Eksperci zgodnie podkreślają, że największym zagrożeniem jest przekonanie o całkowitej nieszkodliwości „naturalnych” środków. Dr hab. n. med. Anna Paczkowska z Uniwersytetu Medycznego w Łodzi podkreślała w wywiadzie dla PAP, że roślinne preparaty nie przechodzą tak rygorystycznych badań klinicznych jak leki, a ich interakcje z farmaceutykami bywają nieprzewidywalne. „Pacjenci często nie informują lekarza o tym, że przyjmują suplementy czy zioła, a to może mieć kluczowe znaczenie przy leczeniu chorób przewlekłych” – dodaje.

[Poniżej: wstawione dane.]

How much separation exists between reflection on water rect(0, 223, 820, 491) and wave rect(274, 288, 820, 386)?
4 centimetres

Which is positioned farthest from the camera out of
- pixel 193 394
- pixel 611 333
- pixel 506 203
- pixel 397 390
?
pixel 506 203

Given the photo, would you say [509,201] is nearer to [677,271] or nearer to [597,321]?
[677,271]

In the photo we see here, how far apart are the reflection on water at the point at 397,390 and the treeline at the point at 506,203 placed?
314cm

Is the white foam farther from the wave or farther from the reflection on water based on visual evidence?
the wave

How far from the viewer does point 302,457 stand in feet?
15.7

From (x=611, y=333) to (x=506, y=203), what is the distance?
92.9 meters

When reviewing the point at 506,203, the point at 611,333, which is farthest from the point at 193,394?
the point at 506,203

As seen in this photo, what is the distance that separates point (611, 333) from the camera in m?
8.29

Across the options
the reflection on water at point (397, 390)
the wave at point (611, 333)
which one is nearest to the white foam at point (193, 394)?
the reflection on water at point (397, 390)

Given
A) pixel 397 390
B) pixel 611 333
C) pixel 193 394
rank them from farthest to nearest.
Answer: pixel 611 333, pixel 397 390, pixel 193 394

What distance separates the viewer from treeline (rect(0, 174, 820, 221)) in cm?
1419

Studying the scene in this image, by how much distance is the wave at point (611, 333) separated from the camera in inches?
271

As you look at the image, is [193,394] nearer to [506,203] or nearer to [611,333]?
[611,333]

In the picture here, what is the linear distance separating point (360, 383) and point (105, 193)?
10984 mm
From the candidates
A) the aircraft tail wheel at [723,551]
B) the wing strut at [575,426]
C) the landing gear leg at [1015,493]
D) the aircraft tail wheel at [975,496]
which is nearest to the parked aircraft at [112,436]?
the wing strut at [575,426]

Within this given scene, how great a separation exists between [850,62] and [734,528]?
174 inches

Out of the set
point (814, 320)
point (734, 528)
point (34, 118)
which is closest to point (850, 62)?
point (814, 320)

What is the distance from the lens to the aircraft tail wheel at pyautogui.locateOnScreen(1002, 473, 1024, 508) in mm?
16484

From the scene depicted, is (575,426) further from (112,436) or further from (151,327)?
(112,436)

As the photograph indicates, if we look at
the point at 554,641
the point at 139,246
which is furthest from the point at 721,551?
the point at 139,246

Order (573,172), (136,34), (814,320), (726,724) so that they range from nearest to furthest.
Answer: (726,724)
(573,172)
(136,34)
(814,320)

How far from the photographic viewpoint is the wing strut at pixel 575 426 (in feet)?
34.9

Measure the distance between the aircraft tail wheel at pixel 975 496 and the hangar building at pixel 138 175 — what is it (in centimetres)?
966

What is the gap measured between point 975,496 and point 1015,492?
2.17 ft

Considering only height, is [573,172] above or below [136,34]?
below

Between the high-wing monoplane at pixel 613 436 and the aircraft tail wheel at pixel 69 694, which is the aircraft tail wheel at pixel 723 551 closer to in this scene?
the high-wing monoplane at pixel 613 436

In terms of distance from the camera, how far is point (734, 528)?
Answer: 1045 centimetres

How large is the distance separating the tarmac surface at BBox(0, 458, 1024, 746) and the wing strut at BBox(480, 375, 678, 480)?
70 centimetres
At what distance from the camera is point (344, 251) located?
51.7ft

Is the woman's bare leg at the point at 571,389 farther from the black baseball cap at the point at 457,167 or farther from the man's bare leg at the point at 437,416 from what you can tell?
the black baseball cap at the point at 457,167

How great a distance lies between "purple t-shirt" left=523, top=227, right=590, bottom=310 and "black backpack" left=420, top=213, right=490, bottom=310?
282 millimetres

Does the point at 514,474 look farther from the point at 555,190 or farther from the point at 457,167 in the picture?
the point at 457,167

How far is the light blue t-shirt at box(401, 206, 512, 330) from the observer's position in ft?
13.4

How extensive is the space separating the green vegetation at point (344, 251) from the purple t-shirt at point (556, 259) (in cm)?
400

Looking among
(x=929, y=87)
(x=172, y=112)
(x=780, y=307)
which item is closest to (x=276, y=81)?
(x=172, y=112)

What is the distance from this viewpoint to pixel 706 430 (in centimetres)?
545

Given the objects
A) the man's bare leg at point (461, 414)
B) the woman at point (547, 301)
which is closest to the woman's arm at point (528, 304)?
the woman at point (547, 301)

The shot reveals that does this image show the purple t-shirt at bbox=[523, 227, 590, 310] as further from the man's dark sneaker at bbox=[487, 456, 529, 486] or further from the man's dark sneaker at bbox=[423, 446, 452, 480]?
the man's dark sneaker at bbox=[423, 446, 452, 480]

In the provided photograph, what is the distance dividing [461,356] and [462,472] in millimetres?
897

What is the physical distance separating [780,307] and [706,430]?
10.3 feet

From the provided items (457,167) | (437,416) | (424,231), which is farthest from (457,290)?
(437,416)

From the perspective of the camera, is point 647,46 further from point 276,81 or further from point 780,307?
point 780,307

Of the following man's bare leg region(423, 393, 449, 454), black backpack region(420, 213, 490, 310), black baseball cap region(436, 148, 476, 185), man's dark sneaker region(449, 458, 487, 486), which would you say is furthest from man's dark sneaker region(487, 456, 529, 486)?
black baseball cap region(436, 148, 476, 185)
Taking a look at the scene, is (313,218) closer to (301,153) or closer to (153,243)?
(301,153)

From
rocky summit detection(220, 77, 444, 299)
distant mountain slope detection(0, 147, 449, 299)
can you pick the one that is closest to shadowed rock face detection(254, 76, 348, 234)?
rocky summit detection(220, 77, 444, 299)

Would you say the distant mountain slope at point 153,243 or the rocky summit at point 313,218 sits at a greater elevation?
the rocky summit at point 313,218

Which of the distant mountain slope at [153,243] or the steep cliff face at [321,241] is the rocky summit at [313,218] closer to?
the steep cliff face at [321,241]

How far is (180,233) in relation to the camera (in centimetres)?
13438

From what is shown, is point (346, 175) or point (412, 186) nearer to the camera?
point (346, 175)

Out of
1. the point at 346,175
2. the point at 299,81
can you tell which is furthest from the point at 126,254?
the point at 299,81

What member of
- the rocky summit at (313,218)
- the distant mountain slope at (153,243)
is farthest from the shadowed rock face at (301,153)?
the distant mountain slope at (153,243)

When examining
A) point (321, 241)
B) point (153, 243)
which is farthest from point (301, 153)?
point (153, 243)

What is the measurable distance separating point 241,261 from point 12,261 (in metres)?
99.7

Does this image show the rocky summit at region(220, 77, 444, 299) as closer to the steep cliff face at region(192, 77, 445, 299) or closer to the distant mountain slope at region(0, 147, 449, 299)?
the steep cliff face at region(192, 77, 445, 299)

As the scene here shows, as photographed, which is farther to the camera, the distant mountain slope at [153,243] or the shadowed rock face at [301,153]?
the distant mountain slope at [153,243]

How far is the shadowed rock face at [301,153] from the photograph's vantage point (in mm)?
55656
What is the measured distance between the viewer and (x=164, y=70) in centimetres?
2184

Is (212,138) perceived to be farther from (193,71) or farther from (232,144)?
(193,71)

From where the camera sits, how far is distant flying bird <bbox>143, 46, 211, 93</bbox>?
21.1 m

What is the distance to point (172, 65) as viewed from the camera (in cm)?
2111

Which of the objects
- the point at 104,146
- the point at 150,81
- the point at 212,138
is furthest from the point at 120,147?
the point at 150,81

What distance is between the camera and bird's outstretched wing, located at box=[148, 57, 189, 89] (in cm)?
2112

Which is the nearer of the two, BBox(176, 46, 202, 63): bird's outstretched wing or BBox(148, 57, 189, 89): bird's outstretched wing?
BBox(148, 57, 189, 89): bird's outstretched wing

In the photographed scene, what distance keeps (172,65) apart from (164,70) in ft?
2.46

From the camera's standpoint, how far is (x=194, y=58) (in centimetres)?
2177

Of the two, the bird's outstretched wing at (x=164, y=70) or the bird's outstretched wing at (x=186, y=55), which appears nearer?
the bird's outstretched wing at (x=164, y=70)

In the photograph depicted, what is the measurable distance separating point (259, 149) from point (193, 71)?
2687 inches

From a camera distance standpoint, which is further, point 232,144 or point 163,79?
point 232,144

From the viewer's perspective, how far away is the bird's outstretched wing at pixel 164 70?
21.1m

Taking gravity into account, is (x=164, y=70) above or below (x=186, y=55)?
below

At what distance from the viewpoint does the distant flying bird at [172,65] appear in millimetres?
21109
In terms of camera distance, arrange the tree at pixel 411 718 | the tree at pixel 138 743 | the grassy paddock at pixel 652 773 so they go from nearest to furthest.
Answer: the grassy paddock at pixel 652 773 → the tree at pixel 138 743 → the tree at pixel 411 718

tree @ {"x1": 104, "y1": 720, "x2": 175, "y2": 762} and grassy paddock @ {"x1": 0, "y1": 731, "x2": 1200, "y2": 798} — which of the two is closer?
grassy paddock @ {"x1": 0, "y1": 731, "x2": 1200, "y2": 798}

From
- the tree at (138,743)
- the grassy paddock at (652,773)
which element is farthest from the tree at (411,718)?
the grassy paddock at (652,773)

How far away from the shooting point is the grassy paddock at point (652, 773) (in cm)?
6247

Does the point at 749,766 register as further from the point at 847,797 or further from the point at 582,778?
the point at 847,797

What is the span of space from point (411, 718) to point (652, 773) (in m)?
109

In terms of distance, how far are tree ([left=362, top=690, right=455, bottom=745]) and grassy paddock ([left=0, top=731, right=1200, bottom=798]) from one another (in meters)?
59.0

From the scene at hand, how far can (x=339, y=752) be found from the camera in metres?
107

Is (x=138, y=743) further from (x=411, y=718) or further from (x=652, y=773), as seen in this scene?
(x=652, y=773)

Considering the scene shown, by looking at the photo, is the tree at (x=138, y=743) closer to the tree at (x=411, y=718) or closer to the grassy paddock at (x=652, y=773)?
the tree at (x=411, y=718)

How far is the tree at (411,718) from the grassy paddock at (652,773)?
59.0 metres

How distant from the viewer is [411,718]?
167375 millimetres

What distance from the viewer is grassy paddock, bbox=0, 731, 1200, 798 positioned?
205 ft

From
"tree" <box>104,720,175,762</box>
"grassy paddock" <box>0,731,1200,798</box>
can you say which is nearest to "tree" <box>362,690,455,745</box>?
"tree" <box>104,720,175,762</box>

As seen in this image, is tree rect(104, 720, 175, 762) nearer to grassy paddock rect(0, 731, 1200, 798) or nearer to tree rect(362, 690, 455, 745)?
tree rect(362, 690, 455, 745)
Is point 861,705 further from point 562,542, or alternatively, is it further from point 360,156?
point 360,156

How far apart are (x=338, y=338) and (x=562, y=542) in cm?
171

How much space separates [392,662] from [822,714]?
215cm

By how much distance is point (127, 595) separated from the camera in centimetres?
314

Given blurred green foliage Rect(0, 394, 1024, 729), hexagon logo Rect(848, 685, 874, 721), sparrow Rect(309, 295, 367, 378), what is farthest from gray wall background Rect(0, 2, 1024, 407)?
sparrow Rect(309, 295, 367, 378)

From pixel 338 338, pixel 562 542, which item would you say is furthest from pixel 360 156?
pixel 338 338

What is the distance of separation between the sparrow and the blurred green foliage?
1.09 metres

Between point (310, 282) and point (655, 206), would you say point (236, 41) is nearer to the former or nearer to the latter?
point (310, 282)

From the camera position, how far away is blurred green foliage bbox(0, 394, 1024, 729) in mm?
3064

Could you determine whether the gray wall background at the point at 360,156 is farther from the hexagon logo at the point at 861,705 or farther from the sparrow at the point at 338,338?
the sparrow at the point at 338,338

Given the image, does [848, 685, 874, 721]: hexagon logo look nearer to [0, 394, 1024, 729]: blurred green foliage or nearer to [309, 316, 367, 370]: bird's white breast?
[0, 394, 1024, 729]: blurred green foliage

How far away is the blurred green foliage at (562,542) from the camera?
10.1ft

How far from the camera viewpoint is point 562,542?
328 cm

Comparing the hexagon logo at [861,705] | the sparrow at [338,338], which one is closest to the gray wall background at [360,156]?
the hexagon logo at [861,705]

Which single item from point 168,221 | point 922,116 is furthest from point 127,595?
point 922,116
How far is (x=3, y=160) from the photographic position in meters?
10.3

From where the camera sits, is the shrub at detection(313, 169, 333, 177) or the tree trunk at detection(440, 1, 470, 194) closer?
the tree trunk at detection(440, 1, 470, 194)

Oczywiście czosnek, imbir, kurkuma czy miód mogą pełnić rolę wsparcia w diecie, ale należy je stosować, uwzględniając stan zdrowia, przyjmowane leki i wiek. U zdrowych dorosłych, w rozsądnych ilościach, nie stanowią istotnego zagrożenia. Jednak u osób starszych, przewlekle chorych lub najmłodszych mogą wywoływać poważne powikłania. Właśnie dlatego lekarze powtarzają, że najlepszą profilaktyką nie jest kolejna porcja „naturalnego antybiotyku”, lecz zbilansowana dieta, ruch i zasięgnięta w porę porada medyczna.